A Banach algebra $A$ with an involution is called a $C^*$-algebra if $\|a^* a\| = \|a\|^2.$

With the above definition in mind I am trying to prove the following exercise $:$

$\textbf {Exercise} :$ Let $A$ be a unital $C^*$-algebra. Show that $\|1\| = 1.$

If we can somehow show that $1^* = 1$ then by the definition of $C^*$-algebra we are through. But I am struggling to prove this.

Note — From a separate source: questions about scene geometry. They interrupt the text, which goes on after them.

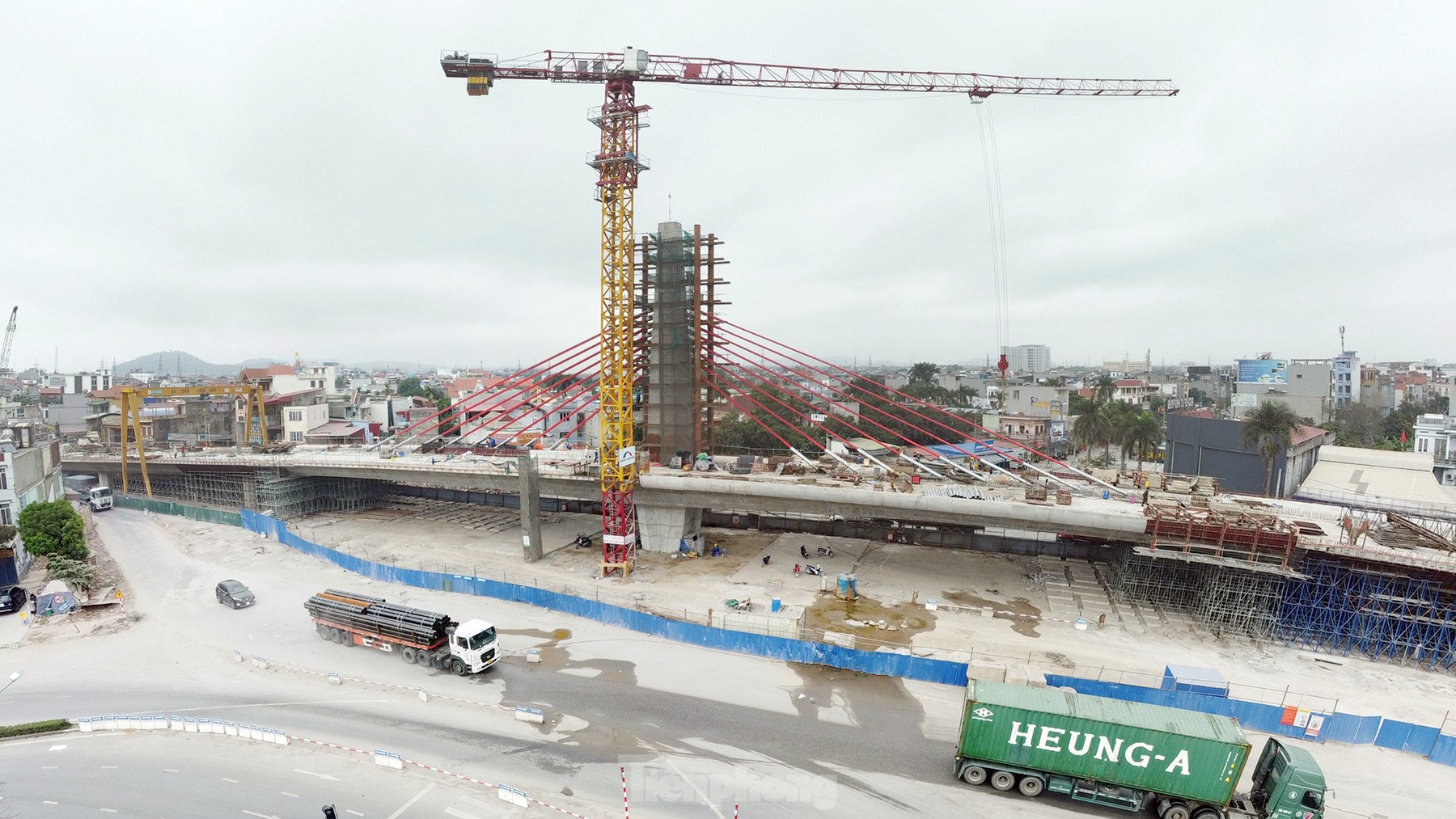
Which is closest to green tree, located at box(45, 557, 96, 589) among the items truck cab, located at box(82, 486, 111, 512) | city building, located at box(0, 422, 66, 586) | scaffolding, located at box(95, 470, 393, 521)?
city building, located at box(0, 422, 66, 586)

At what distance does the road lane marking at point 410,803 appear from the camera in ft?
64.0

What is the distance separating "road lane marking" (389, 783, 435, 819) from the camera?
19502 mm

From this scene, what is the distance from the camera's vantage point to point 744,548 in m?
52.1

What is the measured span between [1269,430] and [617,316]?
6230 cm

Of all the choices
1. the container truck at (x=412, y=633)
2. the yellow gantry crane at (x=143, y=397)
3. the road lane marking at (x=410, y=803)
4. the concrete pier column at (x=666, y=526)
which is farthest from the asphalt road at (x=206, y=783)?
the yellow gantry crane at (x=143, y=397)

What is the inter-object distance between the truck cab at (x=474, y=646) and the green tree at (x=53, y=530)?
109ft

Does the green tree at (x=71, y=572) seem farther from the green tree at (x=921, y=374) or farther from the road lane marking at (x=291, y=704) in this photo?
the green tree at (x=921, y=374)

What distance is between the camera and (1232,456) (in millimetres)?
68312

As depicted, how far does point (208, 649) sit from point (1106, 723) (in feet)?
134

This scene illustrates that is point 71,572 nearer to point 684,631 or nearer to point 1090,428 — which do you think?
point 684,631

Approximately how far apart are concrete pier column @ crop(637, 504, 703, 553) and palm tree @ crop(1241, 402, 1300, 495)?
54601 mm

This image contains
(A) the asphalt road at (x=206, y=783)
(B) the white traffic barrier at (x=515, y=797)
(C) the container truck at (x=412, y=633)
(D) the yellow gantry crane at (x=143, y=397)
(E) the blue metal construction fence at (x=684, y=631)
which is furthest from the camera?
(D) the yellow gantry crane at (x=143, y=397)

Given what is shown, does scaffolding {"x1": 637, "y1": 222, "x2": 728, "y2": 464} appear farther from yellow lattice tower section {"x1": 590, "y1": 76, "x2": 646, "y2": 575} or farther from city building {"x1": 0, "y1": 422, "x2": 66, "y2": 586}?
city building {"x1": 0, "y1": 422, "x2": 66, "y2": 586}

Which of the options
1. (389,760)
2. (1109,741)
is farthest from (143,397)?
(1109,741)
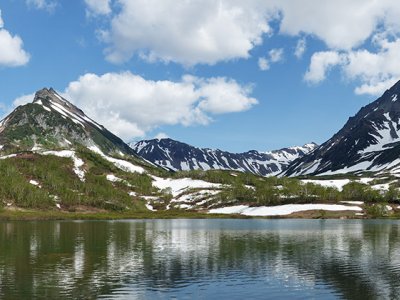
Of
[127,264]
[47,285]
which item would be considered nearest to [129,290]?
[47,285]

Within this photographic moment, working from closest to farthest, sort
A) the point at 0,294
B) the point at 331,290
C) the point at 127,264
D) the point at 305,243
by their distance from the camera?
the point at 0,294 < the point at 331,290 < the point at 127,264 < the point at 305,243

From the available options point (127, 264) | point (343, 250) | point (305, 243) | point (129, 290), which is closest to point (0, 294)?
point (129, 290)

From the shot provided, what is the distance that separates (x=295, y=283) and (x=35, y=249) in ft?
172

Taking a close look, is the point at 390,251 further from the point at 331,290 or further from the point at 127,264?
the point at 127,264

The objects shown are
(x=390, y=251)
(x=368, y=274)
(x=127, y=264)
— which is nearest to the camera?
(x=368, y=274)

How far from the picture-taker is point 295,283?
5331 centimetres

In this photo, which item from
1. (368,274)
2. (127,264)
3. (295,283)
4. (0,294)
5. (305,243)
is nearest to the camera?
(0,294)

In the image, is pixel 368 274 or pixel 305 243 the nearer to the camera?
pixel 368 274

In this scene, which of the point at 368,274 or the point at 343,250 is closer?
the point at 368,274

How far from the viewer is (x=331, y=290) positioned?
4975cm

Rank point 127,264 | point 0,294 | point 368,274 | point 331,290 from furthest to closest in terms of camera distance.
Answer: point 127,264, point 368,274, point 331,290, point 0,294

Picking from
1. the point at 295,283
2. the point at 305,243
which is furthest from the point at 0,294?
the point at 305,243

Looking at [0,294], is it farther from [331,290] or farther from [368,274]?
[368,274]

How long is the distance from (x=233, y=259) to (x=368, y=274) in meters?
21.5
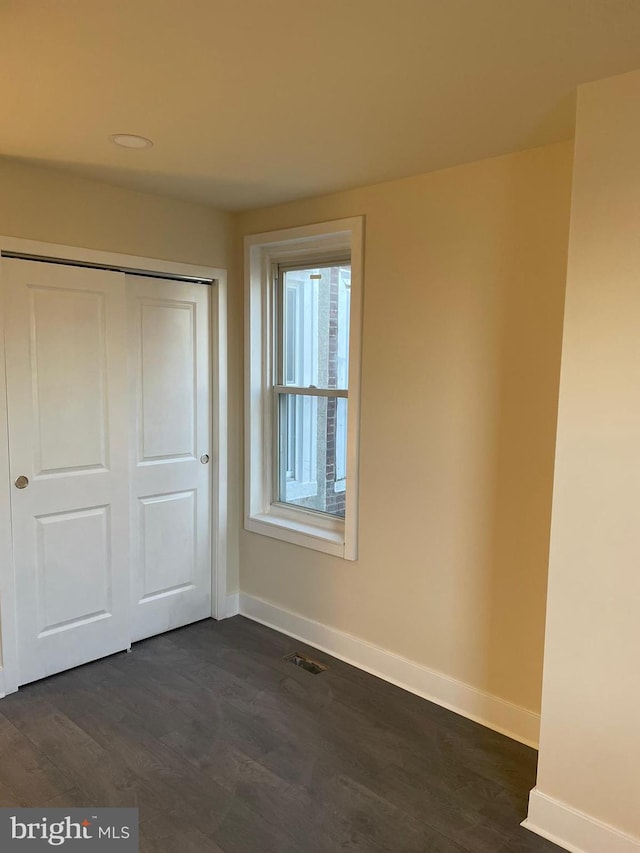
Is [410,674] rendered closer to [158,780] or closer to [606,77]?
[158,780]

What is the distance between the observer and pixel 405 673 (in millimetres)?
3041

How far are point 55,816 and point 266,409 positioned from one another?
2262 mm

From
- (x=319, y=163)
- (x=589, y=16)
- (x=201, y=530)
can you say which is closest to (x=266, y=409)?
(x=201, y=530)

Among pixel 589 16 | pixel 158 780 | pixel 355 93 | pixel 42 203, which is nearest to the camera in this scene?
pixel 589 16

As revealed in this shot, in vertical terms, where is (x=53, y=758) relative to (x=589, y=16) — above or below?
below

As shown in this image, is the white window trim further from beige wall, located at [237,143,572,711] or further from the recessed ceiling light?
the recessed ceiling light

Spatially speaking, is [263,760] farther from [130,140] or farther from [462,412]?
[130,140]

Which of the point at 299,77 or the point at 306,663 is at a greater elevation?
the point at 299,77

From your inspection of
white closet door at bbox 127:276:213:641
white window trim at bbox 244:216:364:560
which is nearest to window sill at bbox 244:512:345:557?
white window trim at bbox 244:216:364:560

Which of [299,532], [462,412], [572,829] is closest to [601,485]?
[462,412]

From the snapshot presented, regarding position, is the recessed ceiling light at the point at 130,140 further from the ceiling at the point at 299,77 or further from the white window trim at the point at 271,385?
the white window trim at the point at 271,385

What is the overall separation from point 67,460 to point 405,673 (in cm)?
195

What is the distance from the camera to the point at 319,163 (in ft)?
8.74

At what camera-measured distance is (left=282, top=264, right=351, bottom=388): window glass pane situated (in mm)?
3381
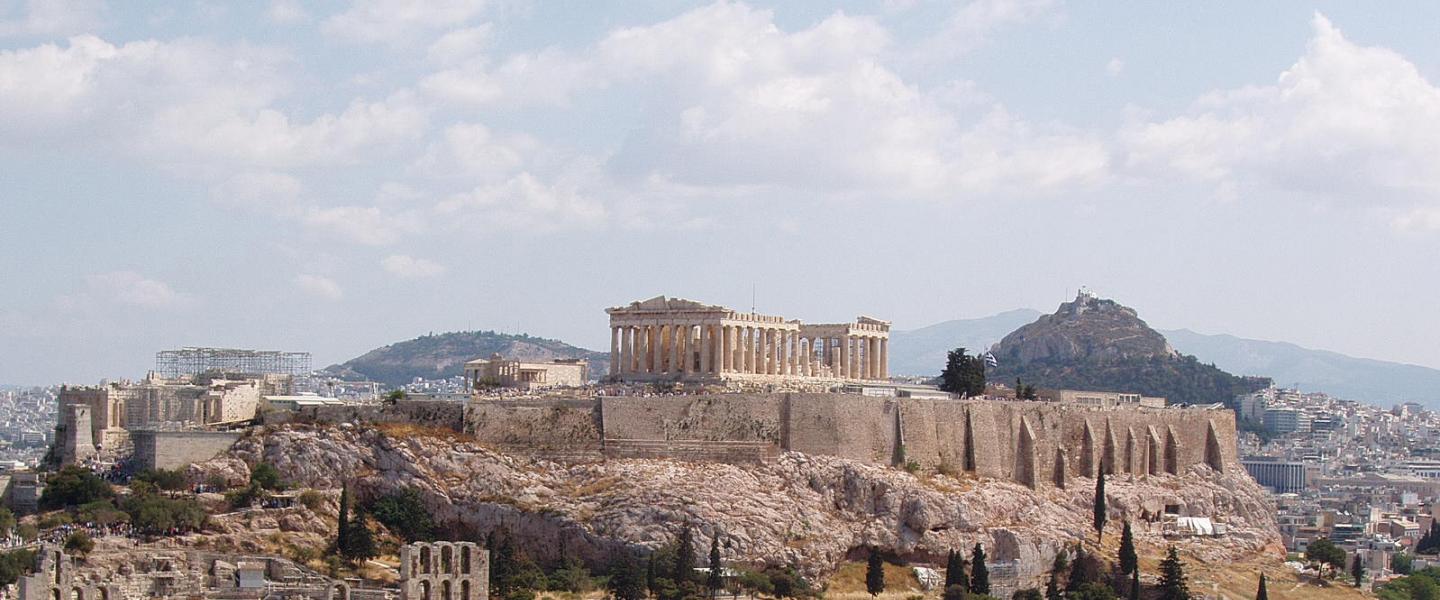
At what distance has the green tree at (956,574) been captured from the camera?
89.2m

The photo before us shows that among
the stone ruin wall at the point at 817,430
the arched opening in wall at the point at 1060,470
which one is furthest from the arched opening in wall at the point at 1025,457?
the arched opening in wall at the point at 1060,470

Could anyone please give me some small hint in this regard?

Thanks a bunch.

Answer 1

From Operator Theoretic Aspects of Ergodic Theory, page 509:

An involution on a complex Banach algebra $A$ is a map $x \mapsto x*$ satisfying $$ (x^*)^* = x, \quad (x+y)^* = x^* + y^*, \quad (\lambda x)^* = \bar{\lambda}x^*, \quad (xy)^* = y^*x^* $$ for all $x, y \in A$, $\lambda \in \mathbb{C}$. In an algebra with involution one has $e^* = e$ since $$ e^* = e^*e = (e^*e)^{**} = (e^*e^{**})^* = (e^*e)^* = (e^*)^* = e. $$

Answer 2

To see that $1^*=1$, it suffices to show that $1^*a=a=a1^*$. This is easy:

$$1^*a=(a^*1)^*= a^{**}=a$$ and similarly $a1^*=a$.

Then note that

$\|1\|=\|1^*1\|=\|1\|^2$ whence $\|1\|=0$ or $\|1\|=1$. If $\|1\|=0$, then $1=0$ and the algebra is trivial, i.e. $A=\{0\}$. In all other cases, the norm of the unit is $1$.